How do Rpy2, pyrserve and PypeR compare? - python

I would like to access R from within a Python program. I am aware of Rpy2, pyrserve and PypeR.
What are the advantages or disadvantages of these three options?

I know one of the 3 better than the others, but in the order given in the question:
rpy2:
C-level interface between Python and R (R running as an embedded process)
R objects exposed to Python without the need to copy the data over
Conversely, Python's numpy arrays can be exposed to R without making a copy
Low-level interface (close to the R C-API) and high-level interface (for convenience)
In-place modification for vectors and arrays possible
R callback functions can be implemented in Python
Possible to have anonymous R objects with a Python label
Python pickling possible
Full customization of R's behavior with its console (so possible to implement a full R GUI)
MSWindows with limited support
pyrserve:
native Python code (will/should/may work with CPython, Jython, IronPython)
use R's Rserve
advantages and inconveniences linked to remote computation and to RServe
pyper:
native Python code (will/should/may work with CPython, Jython, IronPython)
use of pipes to have Python communicate with R (with the advantages and inconveniences linked to it)
edit: Windows support for rpy2

From the paper in the Journal of Statistical Software on PypeR:
RPy presents a simple and efficient way of accessing R from Python. It is robust and very
convenient for frequent interaction operations between Python and R. This package allows
Python programs to pass Python objects of basic data types to R functions and return the
results in Python objects. Such features make it an attractive solution for the cases in which Python and R interact frequently. However, there are still limitations of this package as listed below.
Performance:
RPy may not behave very well for large-size data sets or for computation-intensive
duties. A lot of time and memory are inevitably consumed in producing the Python
copy of the R data because in every round of a conversation RPy converts the returned
value of an R expression into a Python object of basic types or NumPy array. RPy2, a
recently developed branch of RPy, uses Python objects to refer to R objects instead of
copying them back into Python objects. This strategy avoids frequent data conversions
and improves speed. However, memory consumption remains a problem. [...]
When we were implementing WebArray (Xia et al. 2005), an online platform for microarray data analysis, a job consumed roughly one quarter more computational time if running R through RPy instead of through R's command-line user interface. Therefore, we decided to run R in Python through pipes in subsequent developments, e.g., WebArrayDB (Xia et al. 2009), which retained the same performance as achieved when running R independently. We do not know the exact reason for such a difference in performance, but we noticed that RPy directly uses the shared library of R to run R scripts. In contrast, running R through pipes means running the R interpreter directly.
Memory:
R has been denounced for its uneconomical use of memory. The memory used by large-
size R objects is rarely released after these objects are deleted. Sometimes the only
way to release memory from R is to quit R. RPy module wraps R in a Python object.
However, the R library will stay in memory even if the Python object is deleted. In other
words, memory used by R cannot be released until the host Python script is terminated.
Portability:
As a module with extensions written in C, the RPy source package has to be compiled
with a specific R version on POSIX (Portable Operating System Interface for Unix)
systems, and the R must be compiled with the shared library enabled. Also, the binary
distributions for Windows are bound to specic combinations of different versions of
Python/R, so it is quite frequent that a user has difficulty in finding a distribution that
ts the user's software environment.

From a developer's prospective, we used to use rpy/rpy2 to provide statistical and drawing functions to our Python-based application. It has caused huge problems in delivering our application because rpy/rpy2 needs to be compiled for specific combinations of Python and R, which makes it infeasible for us to provide binary distributions that work out of box unless we bundle R as well. Because rpy/rpy2 are not particularly easy to install, we ended up replacing relevant parts with native Python modules such as matplotlib. We would have switched to pyrserve if we had to use R because we could start a R server locally and connect to it without worrying about the version of R.
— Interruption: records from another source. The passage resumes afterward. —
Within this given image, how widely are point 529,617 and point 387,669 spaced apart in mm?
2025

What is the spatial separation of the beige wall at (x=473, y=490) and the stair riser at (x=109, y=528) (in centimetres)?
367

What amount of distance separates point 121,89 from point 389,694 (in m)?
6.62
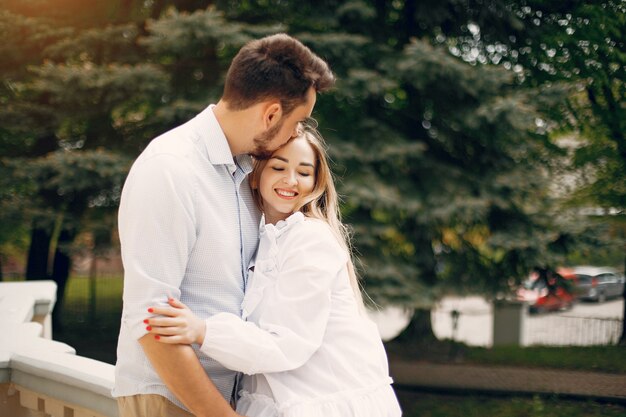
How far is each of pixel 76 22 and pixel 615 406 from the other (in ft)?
32.1

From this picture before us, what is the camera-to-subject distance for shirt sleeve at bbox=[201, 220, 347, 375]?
1807 millimetres

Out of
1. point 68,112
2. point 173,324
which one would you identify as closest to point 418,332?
point 68,112

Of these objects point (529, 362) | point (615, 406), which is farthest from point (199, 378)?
point (529, 362)

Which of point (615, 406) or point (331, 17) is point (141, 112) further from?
point (615, 406)

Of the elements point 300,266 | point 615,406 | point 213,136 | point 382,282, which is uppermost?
point 213,136

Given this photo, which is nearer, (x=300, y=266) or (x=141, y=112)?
(x=300, y=266)

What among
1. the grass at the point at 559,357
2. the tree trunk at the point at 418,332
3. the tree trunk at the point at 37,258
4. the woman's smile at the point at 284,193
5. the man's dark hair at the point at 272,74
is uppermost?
the man's dark hair at the point at 272,74

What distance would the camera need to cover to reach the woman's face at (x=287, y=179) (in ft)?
7.29

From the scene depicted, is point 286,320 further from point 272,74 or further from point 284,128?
point 272,74

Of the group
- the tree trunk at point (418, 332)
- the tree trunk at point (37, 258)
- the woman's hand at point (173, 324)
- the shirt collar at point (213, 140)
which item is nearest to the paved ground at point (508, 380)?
the tree trunk at point (418, 332)

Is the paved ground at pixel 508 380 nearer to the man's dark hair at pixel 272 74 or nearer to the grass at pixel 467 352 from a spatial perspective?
the grass at pixel 467 352

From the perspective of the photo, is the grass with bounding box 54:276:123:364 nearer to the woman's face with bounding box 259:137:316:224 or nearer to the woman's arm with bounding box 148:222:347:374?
the woman's face with bounding box 259:137:316:224

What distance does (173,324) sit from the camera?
1710 millimetres

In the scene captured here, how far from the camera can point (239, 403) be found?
80.7 inches
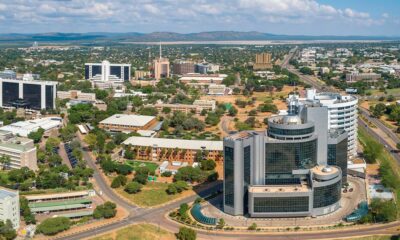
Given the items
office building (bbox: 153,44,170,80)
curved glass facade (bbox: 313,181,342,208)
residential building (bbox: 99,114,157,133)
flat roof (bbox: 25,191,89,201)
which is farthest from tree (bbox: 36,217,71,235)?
office building (bbox: 153,44,170,80)

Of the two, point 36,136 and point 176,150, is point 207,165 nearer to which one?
point 176,150

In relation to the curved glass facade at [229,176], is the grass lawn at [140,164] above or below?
below

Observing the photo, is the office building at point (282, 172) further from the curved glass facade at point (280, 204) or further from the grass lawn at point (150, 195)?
the grass lawn at point (150, 195)

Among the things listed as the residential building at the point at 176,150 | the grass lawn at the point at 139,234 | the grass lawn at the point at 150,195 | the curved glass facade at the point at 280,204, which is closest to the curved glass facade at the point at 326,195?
the curved glass facade at the point at 280,204

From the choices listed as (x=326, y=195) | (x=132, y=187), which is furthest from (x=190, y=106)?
(x=326, y=195)

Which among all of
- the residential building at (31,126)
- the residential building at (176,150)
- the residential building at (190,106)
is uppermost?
the residential building at (190,106)

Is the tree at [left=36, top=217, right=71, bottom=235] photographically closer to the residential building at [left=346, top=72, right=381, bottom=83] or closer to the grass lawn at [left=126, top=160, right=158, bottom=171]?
the grass lawn at [left=126, top=160, right=158, bottom=171]
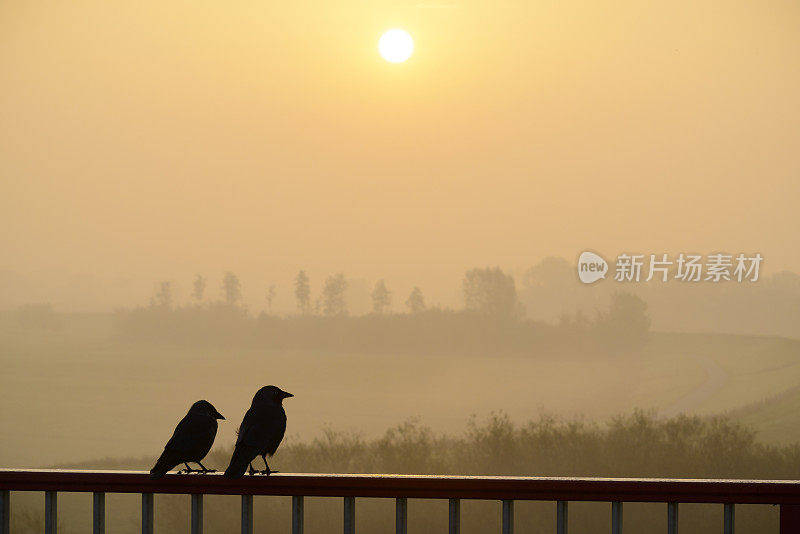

in pyper, i can't pass large matrix from python to r instance with assign(). however, i don't have issue with rpy2.
it is just my experience.

Related

Does it hurt performance to dynamically link a shared library that won't be used?

I have a C++ program (in fact it is a dll) which dynamically links to another shared library (python dll), this program has two occasions to be used.
In occasion A, the program will make function calls to that dynamically linked shared library while in occasion B, the program will not.
My question is if I build the program specially for occasion B without linking to the shared library, will I gain performance comparing to the case where I link the shared library without actually using it?
It's really dependent on several factors: What OS, what shared library, and what the application actually does. Possibly also how the shared library is built.
In general, it's not a particularly large penalty, since shared libraries are demand-loaded and use position independent addressing [PIC] (PC-relative, and similar). What this means is that the shared library is being loaded only when it actually is used, and that there's "no work" to load the library. This is something that OS designers and system architects think a lot about, because for many applications that are performance sensitive (for example compilers or web-services), a badly designed shared library system will make performance BAD.
It is of course possible to configure when building the shared library. At least the use of PIC aspect of this, so if the person/company configuring the build of the shared library "wants to", it could be badly configured and worse than zero effect.
To this you have to add any initialization that the shared library does. Well designed shared libraries does "on demand" or "lazy" initialization, in other words, doesn't do much initialization until it's actually required. Again, the details of exactly which library - including how that was configured when it was built - can make a huge difference here.
The only REAL way to tell, in any particular use-case, is to build "with" and "without" the extra shared library, and measure the actual performance.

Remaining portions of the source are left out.